TASK INSTRUCTIONS: Carry on the forum thread about the harvester video, starting right after the last line shown.

DOCUMENT SECTION:
============

# Finally, the harvester video.....



## Kiwilogger (Jan 26, 2007)

http://www.youtube.com/watch?v=Ix7kWFwpLvg

Ok. I'll admit, I am a logger, not a flamin' cameraman! When you see the camera looking at the ground at one stage, thats just me thinking "????e, am I sure I am 2 tree lengths away?" lmao!

I'll get some video of our yarder working one day soon.


The vid is a few minutes long, and may take a bit to load up. If anyone wants a copy, pm me an email address to send it to.


----------



## Kiwilogger (Jan 26, 2007)

I would embed it here, but am not sure if admin wants bandwidth eaten up by embedded vids!


----------



## adamhinkley (Jan 26, 2007)

WOW !!!!
Good Vid. !!!! :hmm3grin2orange:


----------



## Husky137 (Jan 26, 2007)

cool vid!

operator is a little slow though.


----------



## Oregon Engineer (Jan 26, 2007)

Thanks for putting on the video! 

The tree was big for the Waratah harvester head and required a double cut to fall it.

The double cutting (cutting from one side of the tree and then switching to the other side) to fall the tree is difficult for most operators and takes some practice. I counted 12 times the saw came out of the saw box to free the tree from the stump. The cuts from the two sides must have missed each other and caused the tree base to split when it finally fell.

I'm always abit amazed watching a harvester take a standing tree and turn it into a pile of brush and logs in 15 to 30 seconds.


----------



## Kiwilogger (Jan 26, 2007)

The guy in the harvester is a learner. He normally drives the forwarder, but the harvester operator was on holiday. He had only been on it for about 5 days at that stage.

Still, he managed to cut up about 350 tonne per day. Not bad!


----------



## BC_Logger (Jan 26, 2007)

i would love to have one of those


----------



## woodfarmer (Jan 26, 2007)

it sure does a quick job at limbing, it must take a lot of practice to be proficient at it


----------



## GLM (Feb 3, 2007)

Nice vid Kiwi, great shots!


----------



## .aspx (Feb 12, 2007)

Bad-:censored: f:censored:ing video!

I'm guessing that it takes awhile to learn how to operate one of this things.


----------



## shokidq (Feb 12, 2007)

.aspx said:


> Bad-:censored: f:censored:ing video!
> 
> I'm guessing that it takes awhile to learn how to operate one of this things.

============

PROVIDED DATA:
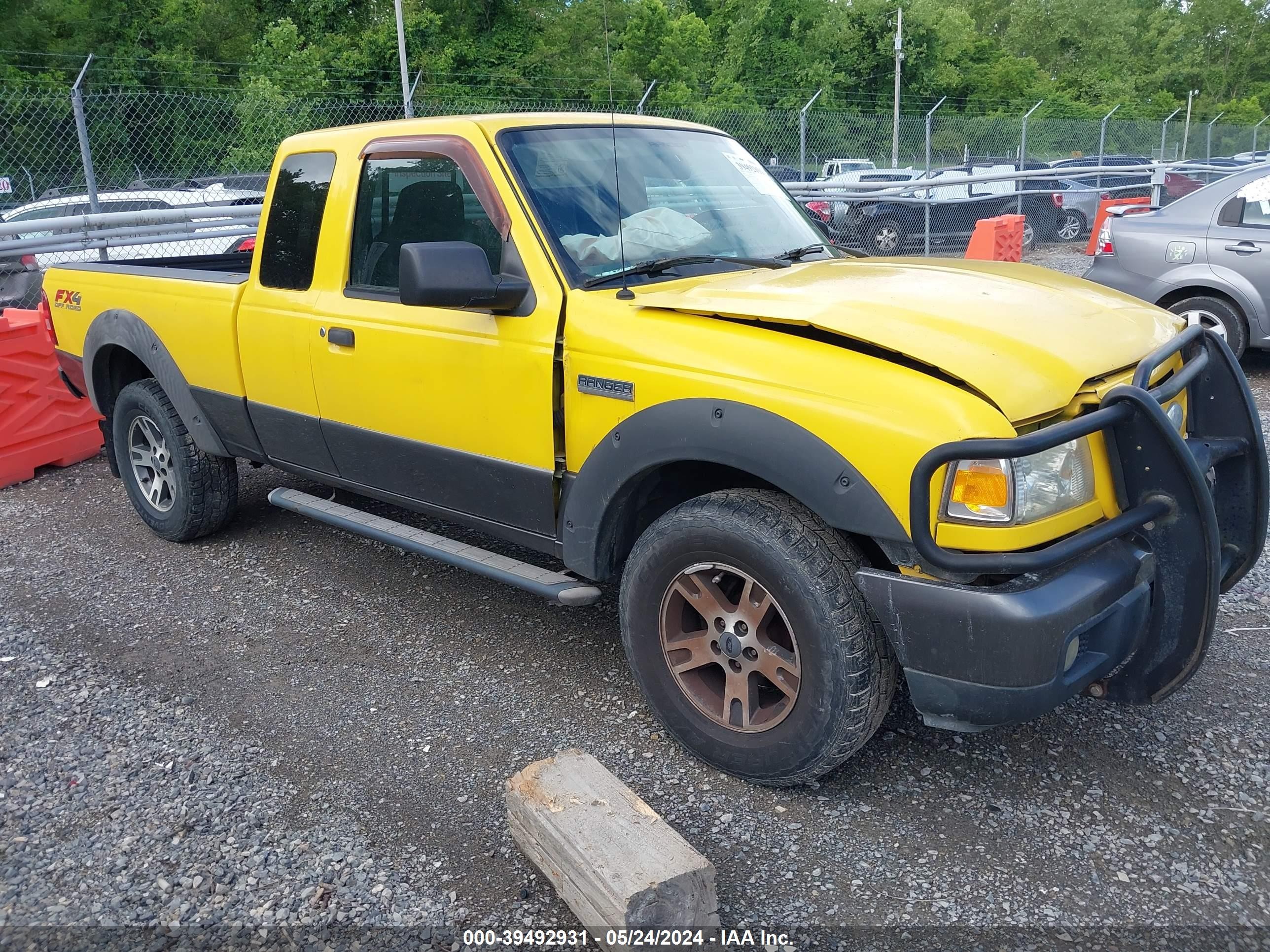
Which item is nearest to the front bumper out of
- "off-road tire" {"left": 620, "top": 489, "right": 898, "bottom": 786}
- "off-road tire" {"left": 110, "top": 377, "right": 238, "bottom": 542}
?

============

WRITTEN ANSWER:
not really, the problem with them is they keep breaking down or at least the ones from the mid late 90's did when we owned them. went through 4 measuring wheel cables in the head in one day and 2 days for new ones to arrive. we owned a valmet 901 4 wheel which averaged downtime of 4 days out of seven but it still made us a profit although timber was still worth something back then.


----------



## Kiwilogger (Feb 13, 2007)

The waratah's don't break down. This one is 4 years old, and apart from a new computer (2 days lost), the odd calibration problem (operator error) it has been totally trouble free. The brand new one our boss bought 6 mths ago is pretty awesome. Its on a 30 tonne hitachi with a high and wide kit. Great machine.

If you can operate a knuckle boom loader well, then it really doesn't take much to learn. Processing under a yarder is fairly basic, felling with them requires a little more thought.

Big difference though between someone who can do the job, and a damn good operator.


----------



## ericjeeper (Feb 13, 2007)

*why bucking the firewood?*

why did he buck several pieces of firewood? was it to reset the measuring device?


----------



## shokidq (Feb 13, 2007)

Kiwilogger said:


> The waratah's don't break down. This one is 4 years old, and apart from a new computer (2 days lost), the odd calibration problem (operator error) it has been totally trouble free. The brand new one our boss bought 6 mths ago is pretty awesome. Its on a 30 tonne hitachi with a high and wide kit. Great machine.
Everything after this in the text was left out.